■ KUTIPAN HALAMAN ■
────────────────────────────────────────
Meraih Kebahagiaan
Oleh: Yudi Latif
Pada titik ini, saat pengujung bulan puasa bersinggungan dengan
bulan Pancasila, pertanyaan reflektif patut kita ajukan: apa sesungguhnya yang
kita kejar dengan beragama dan bernegara? Adalah psikolog William James yang
menyatakan bahwa ”motif terdasar dari seluruh tindakan manusia adalah mengejar kebahagiaan”.
Sejumlah pemikir menahbiskan kebahagiaan sebagai kebajikan
terluhur. Dari masa Yunani purba, kita dapati Epicurus yang menyatakan bahwa
kebahagiaan adalah satu-satunya tujuan hidup. Pada akhir abad ke-18, filsuf
Inggris, Jeremy Bentham, mendefinisikan kebajikan terluhur sebagai kebahagiaan
terbesar dari jumlah terbesar (the greatest happiness of the greatest number).
Ia pun menyimpulkan bahwa satu-satunya tujuan berharga dari negara, pasar, dan
komunitas keilmuan adalah untuk meningkatkan kebahagiaan global.
Tentu ada pihak-pihak yang berseberangan dengan pandangan
tersebut. Sebagian menuduhnya sebagai paham hedonis yang serba duniawi. Namun,
dalam perkembangan terkini, paham tersebut menjadi anutan yang meluas.
Relevansinya kian menguat manakala dunia terpanggang api kesumat dan kebencian.
────────────────────────────────────────
■ PETUNJUK ■
Lanjutkan esai tentang meraih kebahagiaan di atas, mulai setelah kalimat terakhirnya.

■ DATA YANG DIBERIKAN ■
────────────────────────────────────────
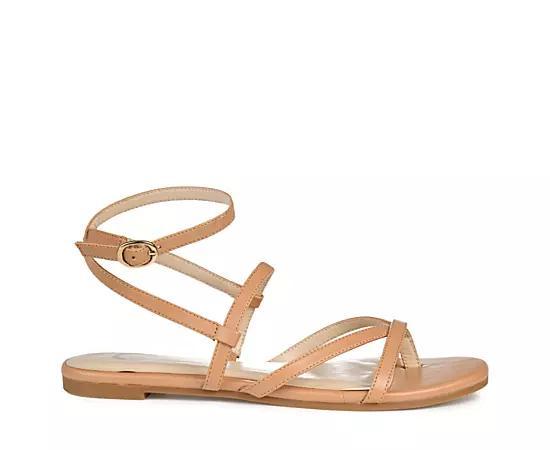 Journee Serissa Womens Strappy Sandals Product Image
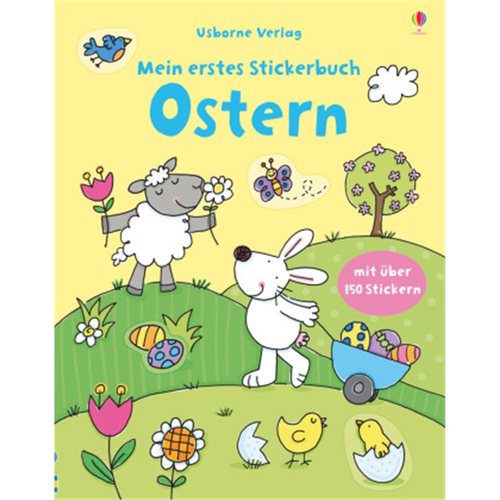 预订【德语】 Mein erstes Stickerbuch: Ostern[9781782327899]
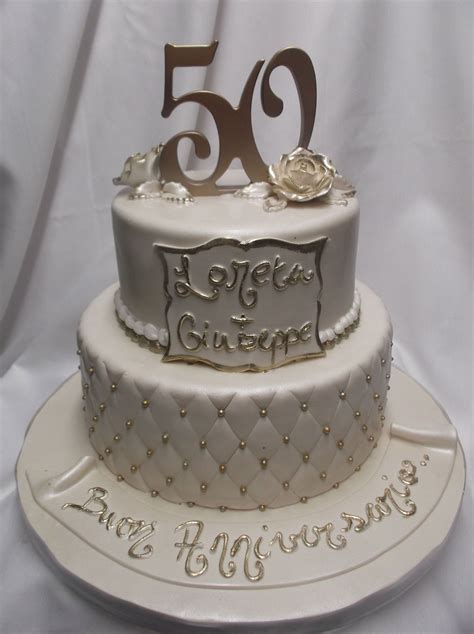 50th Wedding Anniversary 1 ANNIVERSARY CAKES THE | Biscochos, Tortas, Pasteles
────────────────────────────────────────
■ JAWABAN LATIHAN ■
Jutaan manusia mengalami kekeringan jiwa dan kekosongan makna hidup. Jumlah
orang yang mati karena bunuh diri lebih banyak daripada korban perang. Jumlah
orang mati karena ”kekenyangan” lebih banyak daripada orang mati karena
kelaparan. Dalam dunia yang kering kerontang seperti itu, ”kebahagiaan” menjadi
agenda terbesar kehidupan beragama dan bernegara hari esok.
Perspektif tentang kebahagiaan tidaklah beku. Para pemikir
terdahulu memandang kebahagiaan sebagai masalah perburuan pribadi. Para pemikir
terkini cenderung melihatnya sebagai proyek perburuan kolektif. Pandangan
terdahulu masih terlihat jejaknya pada Deklarasi Kemerdekaan Bangsa Amerika
Serikat. Manakala bangsa ini merdeka pada 1776, para pendiri bangsanya
menempatkan hak untuk mengejar kebahagiaan sebagai salah satu dari tiga hak
asasi yang tak dapat direnggut, bersama hak untuk hidup dan hak untuk bebas.
Namun, yang dijamin dalam deklarasi kemerdekaan tersebut hanyalah
sebatas hak untuk meraih kebahagiaan, bukanlah hak berbahagia itu sendiri.
Dalam pengertian, bahwa deklarasi tersebut tidak memandatkan kepada negara
untuk bertanggung jawab atas kebahagiaan warganya. Hak untuk meraih kebahagiaan
malah dimaksudkan sebagai usaha membatasi kekuasaan negara; dengan memberikan
semacam cagar penyediaan ruang privat bagi pilihan-pilihan pribadi yang dirasa
membahagiakan dirinya (Harari, 2016).
Pandangan terkini diwakili oleh Pembukaan Undang-Undang Dasar Negara
Republik Indonesia Tahun 1945. Visi dan misi negara Indonesia sebagaimana
tertuang dalam alinea kedua dan keempat begitu jelas menempakan kebahagiaan
sebagai proyek kolektif. Visinya adalah mewujudkan perikehidupan kebangsaan
yang ”merdeka, bersatu, berdaulat, adil, dan makmur”. Adapun misinya adalah
melindungi segenap bangsa Indonesia dan seluruh tumpah darah Indonesia;
memajukan kesejahteraan umum; mencerdaskan kehidupan bangsa; ikut melaksanakan
ketertiban dunia berdasarkan kemerdekaan, perdamaian abadi, dan keadilan
sosial.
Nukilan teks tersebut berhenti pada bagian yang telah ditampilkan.